PBF in immature animals differs in several important ways from that in adult animals. Studies in piglets suggest that the pulmonary vascular bed may be fully recruited,5,6 with no contribution of Starling resistors in the pulmonary circulation during exposure to acute or chronic hypoxia. Furthermore, neonatal piglets show a relative hypoxemia and an increased dispersion of PBF (by the multiple inert gas elimination technique [MIGET]). This dispersion is measured as the standard deviation of PBF and is the second moment on a log scale of distribution about the blood flow mean among both high and low VA/Q units compared with mature animals. In general, an increase in the standard deviation of PBF also occurs with lung disease.

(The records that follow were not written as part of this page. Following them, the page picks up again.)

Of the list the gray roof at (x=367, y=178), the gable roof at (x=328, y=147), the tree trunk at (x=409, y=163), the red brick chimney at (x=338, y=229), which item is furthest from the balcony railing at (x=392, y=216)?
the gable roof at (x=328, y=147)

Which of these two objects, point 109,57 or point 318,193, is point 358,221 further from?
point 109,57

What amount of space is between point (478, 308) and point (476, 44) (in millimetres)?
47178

Fractal Model of Pulmonary Blood Flow and Ventilation
The gravitational model provided a useful and accurate model of PBF. However, as studies employed increasing power of resolution, PBF was shown to have greater heterogeneity than was described by the gravitational model.7–9 Blood flow in isogravitational planes was shown to be nearly as heterogeneous as the entire lung, yet the gravitational model predicted uniform flow in such planes (Figure 41-3). This heterogeneity in PBF was initially considered random, but the regional flow distributions were shown to be correlated with neighboring regions.9 Thus high-flow regions were adjacent to other high-flow regions and low-flow regions bordered other low-flow regions. The distribution of PBF was shown to be independent of the scale of measurement, suggesting a fractal nature of PBF.